Fears of a major cyberattack on banks have been rising since hackers successfully stole nearly $100 million from Bangladesh’s central bank in February 2016. Shortly after that incident, Russian central bank officials disclosed that hackers stole more than $31 million (two billion rubles) from the country’s central bank and commercial banks. SWIFT, the predominant messaging network used by banks, warned that these kinds of cyberattacks are set to rise.
According to the Boston Consulting Group, financial firms are 300 times more likely than other institutions to experience cyberattacks. Almost all financial institutions have experienced a cyberattack in one form or another, and the amount of cyberattacks is only increasing. In 2019, Mastercard reported that they experience over 460,000 intrusion attempts each day, which is an increase of 70% from the year prior. Financial institutions are better at detecting and containing cyberattacks than they are at preventing them, an area that severely needs to be improved upon for the safety of the banks and its customers.

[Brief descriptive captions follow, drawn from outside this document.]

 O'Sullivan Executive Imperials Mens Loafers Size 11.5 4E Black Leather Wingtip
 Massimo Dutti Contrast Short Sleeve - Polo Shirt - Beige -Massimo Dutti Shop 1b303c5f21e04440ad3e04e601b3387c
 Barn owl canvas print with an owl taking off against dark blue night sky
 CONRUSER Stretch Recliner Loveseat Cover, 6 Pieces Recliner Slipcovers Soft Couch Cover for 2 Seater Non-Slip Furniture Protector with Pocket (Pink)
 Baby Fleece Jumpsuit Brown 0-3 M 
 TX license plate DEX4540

The financial industry has struggled to keep pace with technological innovation, particularly given the extensive regulation governing its operations. While legacy technology may seem like just an inconvenience to consumers, it has become a major security risk for commercial banks, insurance companies, and their consumers. At the same time, hackers have benefited from new technologies that make it easier to hack into these legacy banking systems.
For example, the so-called two-factor authentication is a nearly bullet-proof way to secure consumer bank accounts. Banks send a temporary code to the consumer’s cell phone before allowing them to log in, which means hackers would need access to both the computer and the cell phone to gain access to the account. Despite the effectiveness of the method, several major banks don’t use two-factor authentication to protect consumer bank accounts. A large reason for this is that consumers find it to be frustrating and time-consuming.

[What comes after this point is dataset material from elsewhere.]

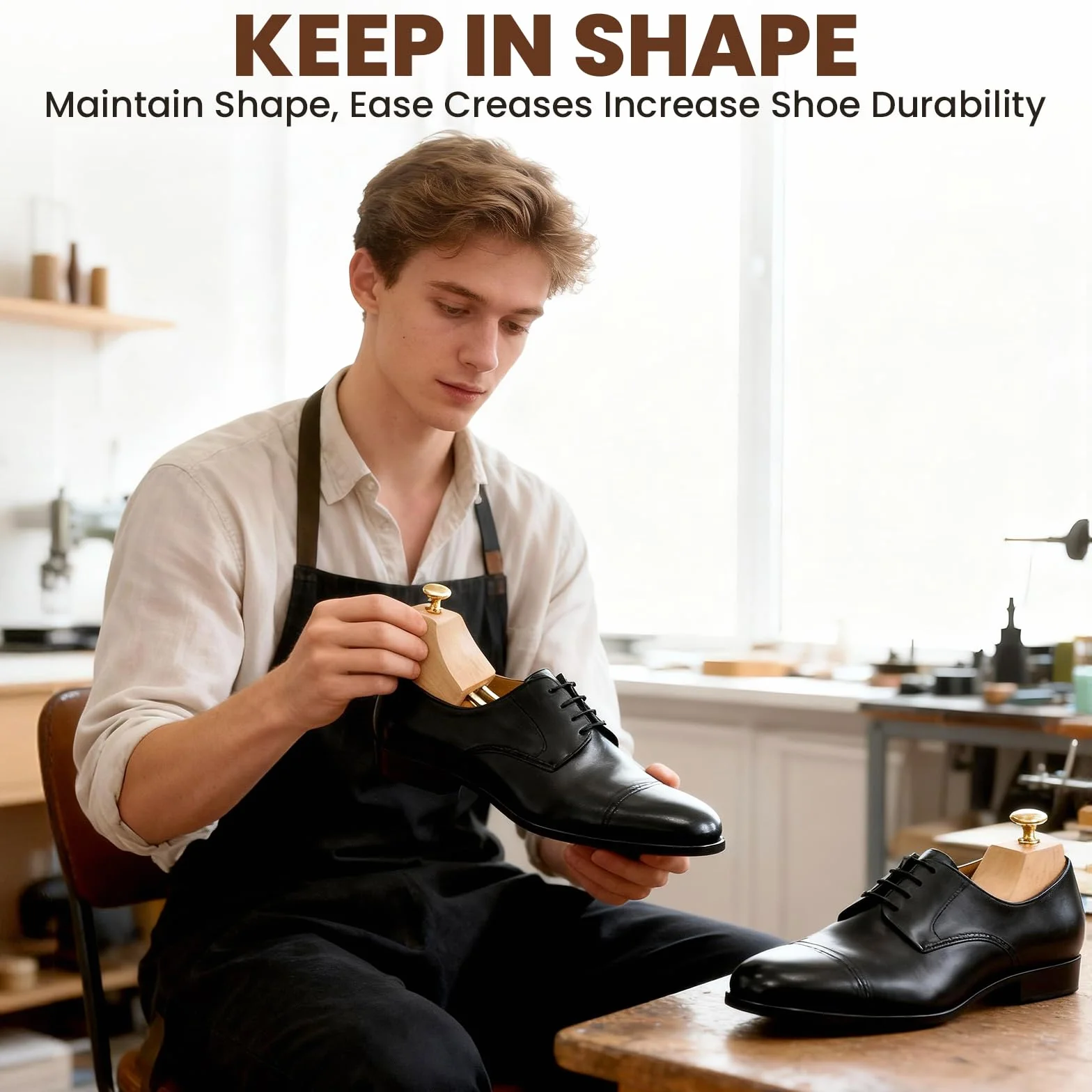 Zorplex Embauchoirs en bois de pin pour hommes et femmes – Maintien de la forme et protection des chaussures – Prolongent la durée de vie – Design élégant – 1 paire d’embauchoirs haut de gamme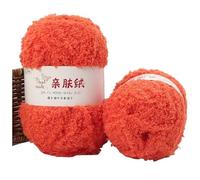 Hilo de felpa agradable for la piel, hilo de toalla, hilo de lana de coral, hilo de felpa largo, hilo de toalla, ovillo de hilo de felpa de coral bordado con aguja perforadora (2 volúmenes, 330 m)(20O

Impact of Cyberattacks on Banks
Consumers have relatively little to lose from cyberattacks on banks, provided they weren’t lax about safeguarding their information, and they quickly notify the bank if funds are missing. U.S. federal law requires banks to refund customers if someone takes money from their account without authorization and they notify the bank within 60 days of the transactions appearing on their bank statement. Business accounts, however, have fewer protections and could be subject to greater losses.
Banks themselves have fewer assurances from the federal government that they would remain solvent if a major cyberattack were executed. According to some experts, the Financial Stability Oversight Council has largely failed to acknowledge and plan for cyberattacks that threaten the solvency of a major bank. These attacks could target bank processing systems and disrupt critical financial transactions needed to avoid margin calls, for example, triggering a default.
The U.S. government is aware that cyberattacks to financial institutions are a national security threat. The Federal Reserve claims that because of the interconnectivity of banks, the spillover effect of cyberattacks is great. They claim that a cyberattack on any of the five most active U.S. banks could affect 38% of the network. They also claim that cyberattacks on six small banks with less than $10 billion in assets could threaten one of the top five U.S. banks. It's important for institutions to realize that online connectivity has no borders and so the rapid spread of a cyberattack is a crucial element to address in cybersecurity.
Many banks already see millions of attempted attacks each year, resulting in modest losses, but the precedent set by the SWIFT hack on central banks indicates that these attacks are rapidly becoming more sophisticated and that institutions aren't keeping up as quickly as hackers.
The Bottom Line
Cybersecurity has become a paramount concern for the banking sector, but some banks have been hesitant to implement much-needed security measures. In addition, regulators have been slow to develop a plan to address major attacks if and when they occur. Consumers may be able to recover their money under federal law, but some experts are concerned that the escalating attacks could render a major bank insolvent if successful, or at least create a panic that leads to a run on a bank.